Cooking

How do you scale a recipe to more or fewer servings?

Paste the ingredients for 4 servings and get the amounts for 2, 6, 10 or any number.

Quick answer

Scaling factor = target servings ÷ original servings. Going from 4 to 6 portions: factor = 6 ÷ 4 = 1.5. Every quantity multiplies by 1.5: 320 g spaghetti becomes 480 g, 4 eggs become 6, 100 g cheese becomes 150 g.

Amounts for 6 servings
480 g spaghetti
225 g bacon
6 eggs
150 g pecorino cheese

How it works

Paste your ingredient list and the calculator rewrites each number automatically. It works for any unit (g, ml, cups, whole items). Baking times and oven temperature usually stay the same — only quantities change.

Frequently asked questions

Do cooking times change when doubling a recipe?+

Often slightly longer for larger volumes, but not linearly. A doubled cake may need 10–20% more time, not double. Check doneness with a thermometer or toothpick rather than the clock alone.

Can I scale baking recipes reliably?+

Yeast and leavening ratios are sensitive. Halving or tripling usually works; odd fractions can throw off texture. Round to practical numbers and adjust liquid slightly if the batter looks wrong.

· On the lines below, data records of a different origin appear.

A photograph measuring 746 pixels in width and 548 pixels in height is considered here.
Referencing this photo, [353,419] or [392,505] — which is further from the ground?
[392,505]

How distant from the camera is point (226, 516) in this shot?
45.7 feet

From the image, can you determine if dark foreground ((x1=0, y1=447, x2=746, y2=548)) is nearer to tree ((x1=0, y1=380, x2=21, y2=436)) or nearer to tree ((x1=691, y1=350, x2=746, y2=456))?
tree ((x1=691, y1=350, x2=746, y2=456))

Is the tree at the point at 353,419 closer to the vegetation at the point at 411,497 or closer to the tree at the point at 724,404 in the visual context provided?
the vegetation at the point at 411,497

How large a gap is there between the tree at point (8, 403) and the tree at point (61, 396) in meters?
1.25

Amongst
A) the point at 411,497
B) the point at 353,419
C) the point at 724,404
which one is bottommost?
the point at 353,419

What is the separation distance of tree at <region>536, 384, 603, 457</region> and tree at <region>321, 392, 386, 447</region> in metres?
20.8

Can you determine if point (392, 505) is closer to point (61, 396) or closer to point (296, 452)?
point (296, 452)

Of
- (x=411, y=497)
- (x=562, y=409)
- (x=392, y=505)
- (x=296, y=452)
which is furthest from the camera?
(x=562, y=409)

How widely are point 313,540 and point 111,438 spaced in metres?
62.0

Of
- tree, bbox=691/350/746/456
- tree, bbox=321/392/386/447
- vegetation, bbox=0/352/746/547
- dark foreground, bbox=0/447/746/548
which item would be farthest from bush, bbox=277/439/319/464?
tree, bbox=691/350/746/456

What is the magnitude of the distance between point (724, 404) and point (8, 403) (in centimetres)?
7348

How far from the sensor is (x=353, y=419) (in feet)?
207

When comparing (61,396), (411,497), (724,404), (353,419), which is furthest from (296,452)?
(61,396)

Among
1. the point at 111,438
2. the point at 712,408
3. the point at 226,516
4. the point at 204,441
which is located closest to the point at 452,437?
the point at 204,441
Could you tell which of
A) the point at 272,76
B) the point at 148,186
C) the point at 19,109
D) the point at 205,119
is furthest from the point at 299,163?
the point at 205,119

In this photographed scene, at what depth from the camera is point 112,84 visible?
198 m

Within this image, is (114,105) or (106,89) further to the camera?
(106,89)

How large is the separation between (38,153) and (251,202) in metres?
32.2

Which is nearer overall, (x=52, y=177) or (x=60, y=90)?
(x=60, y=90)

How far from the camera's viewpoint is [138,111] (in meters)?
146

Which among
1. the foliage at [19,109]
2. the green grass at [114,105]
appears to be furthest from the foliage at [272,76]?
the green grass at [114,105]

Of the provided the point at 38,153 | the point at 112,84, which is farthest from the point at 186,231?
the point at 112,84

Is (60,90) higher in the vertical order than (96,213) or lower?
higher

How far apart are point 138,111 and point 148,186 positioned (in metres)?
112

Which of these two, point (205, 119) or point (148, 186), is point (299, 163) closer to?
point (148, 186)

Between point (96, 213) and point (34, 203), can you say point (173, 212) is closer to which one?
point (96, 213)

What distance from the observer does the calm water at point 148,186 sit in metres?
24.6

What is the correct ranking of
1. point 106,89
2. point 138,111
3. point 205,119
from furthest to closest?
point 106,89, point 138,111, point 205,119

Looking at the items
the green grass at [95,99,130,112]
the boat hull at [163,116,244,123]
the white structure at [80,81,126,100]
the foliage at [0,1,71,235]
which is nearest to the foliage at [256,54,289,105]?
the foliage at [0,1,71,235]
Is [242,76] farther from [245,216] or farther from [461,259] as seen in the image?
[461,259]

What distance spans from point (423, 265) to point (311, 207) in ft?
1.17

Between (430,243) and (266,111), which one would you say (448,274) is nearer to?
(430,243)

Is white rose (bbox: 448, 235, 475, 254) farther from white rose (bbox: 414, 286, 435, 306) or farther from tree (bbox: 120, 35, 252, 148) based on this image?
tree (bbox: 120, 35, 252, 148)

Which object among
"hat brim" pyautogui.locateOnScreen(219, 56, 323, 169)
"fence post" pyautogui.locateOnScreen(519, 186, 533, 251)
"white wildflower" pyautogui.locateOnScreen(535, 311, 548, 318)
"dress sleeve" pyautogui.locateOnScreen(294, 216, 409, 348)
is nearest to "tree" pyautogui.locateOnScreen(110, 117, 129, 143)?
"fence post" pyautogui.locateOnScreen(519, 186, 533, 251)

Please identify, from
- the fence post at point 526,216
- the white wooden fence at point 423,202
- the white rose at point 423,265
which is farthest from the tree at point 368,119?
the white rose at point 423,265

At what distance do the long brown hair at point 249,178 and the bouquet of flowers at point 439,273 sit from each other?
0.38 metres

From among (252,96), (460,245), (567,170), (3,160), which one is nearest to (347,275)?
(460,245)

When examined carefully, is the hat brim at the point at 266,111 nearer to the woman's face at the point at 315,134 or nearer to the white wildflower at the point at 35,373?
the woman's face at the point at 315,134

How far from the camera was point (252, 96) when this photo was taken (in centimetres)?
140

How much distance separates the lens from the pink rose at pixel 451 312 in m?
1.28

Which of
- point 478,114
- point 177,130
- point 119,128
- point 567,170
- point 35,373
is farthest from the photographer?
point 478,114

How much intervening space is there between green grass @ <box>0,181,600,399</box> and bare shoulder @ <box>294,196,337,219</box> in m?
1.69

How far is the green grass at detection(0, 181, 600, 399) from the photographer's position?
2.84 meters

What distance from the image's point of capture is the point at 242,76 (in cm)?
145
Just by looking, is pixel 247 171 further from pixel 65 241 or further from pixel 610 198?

What about spices when scaling?+

Scale salt and dried herbs with everything else. Strong spices (chili, nutmeg) — increase slightly less than linearly and taste as you go.

How do I scale down a large-batch recipe?+

Same formula in reverse: target ÷ original. A recipe for 12 servings scaled to 2: factor = 2 ÷ 12 ≈ 0.167. Very small amounts may need a minimum practical dose.